# 2D Collision Simulation

You can now get the code off Github!

## Intro

This is a Java program that simulates collisions between polygons. I wrote this for physics during my junior year in high school. The project involved more than just writing a program—we also had to write a paper and perform some physical experiments.

I worked with a team of three other students for this project. However, only Jessica Taylor helped with the programming; the others worked on things like the physics experiment and presentation.

Jessica primarily worked on the actual physics, using Newton’s method to approximate the change at each step and even deriving how torque worked from basic principles (We hadn’t covered torque at all in class.)

I worked on the user interface and putting everything together. To make the design more module, I used the observer pattern—everything has to be a pattern in Java, after all.

The code was actually fairly reusable. We even used the physics engine to write a pong game with oddly shaped paddles where the ball actually followed the laws of physics! And, perhaps surprisingly for high school, most of the code is fully document with Javadocs.

## Powerpoint

As part of the project, we had to make and present a powerpoint presentation on the simulation. The slides give a good overview of the whole project. The presentation is available in pdf and ppt.

# Overview

While in essence the simulation is a very simple program, it does have quite a few features. I’m not going to list all of them right now, but here’s a screenshot that illustrates its complexity.
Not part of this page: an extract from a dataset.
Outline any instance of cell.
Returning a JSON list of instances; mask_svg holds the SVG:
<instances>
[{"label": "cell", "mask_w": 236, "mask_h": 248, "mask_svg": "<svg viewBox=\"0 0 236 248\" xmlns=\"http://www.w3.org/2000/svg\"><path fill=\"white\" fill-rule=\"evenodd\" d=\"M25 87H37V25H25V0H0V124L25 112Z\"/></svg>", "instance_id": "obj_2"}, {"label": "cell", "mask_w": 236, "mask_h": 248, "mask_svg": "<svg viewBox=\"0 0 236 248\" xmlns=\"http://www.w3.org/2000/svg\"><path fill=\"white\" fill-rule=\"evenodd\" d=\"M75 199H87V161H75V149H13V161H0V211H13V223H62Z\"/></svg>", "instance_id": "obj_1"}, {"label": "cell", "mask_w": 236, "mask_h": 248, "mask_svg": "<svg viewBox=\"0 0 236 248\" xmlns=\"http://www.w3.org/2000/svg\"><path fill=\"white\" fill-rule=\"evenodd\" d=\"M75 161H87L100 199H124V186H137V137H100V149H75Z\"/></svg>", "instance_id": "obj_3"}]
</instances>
We support any sort of polygon as well as circles. You can add shapes when everything is paused, but you can also add them interactively. You can even drag and throw shapes around while the simulation is active, which turns out to be pretty fun. All the parameters of the world and each shape—things like mass, friction, bounciness and gravity—can be changed on the fly for some potentially amusing effects.

Everything becomes much more fun—but also less realistic—if you set bounciness very high and density very low.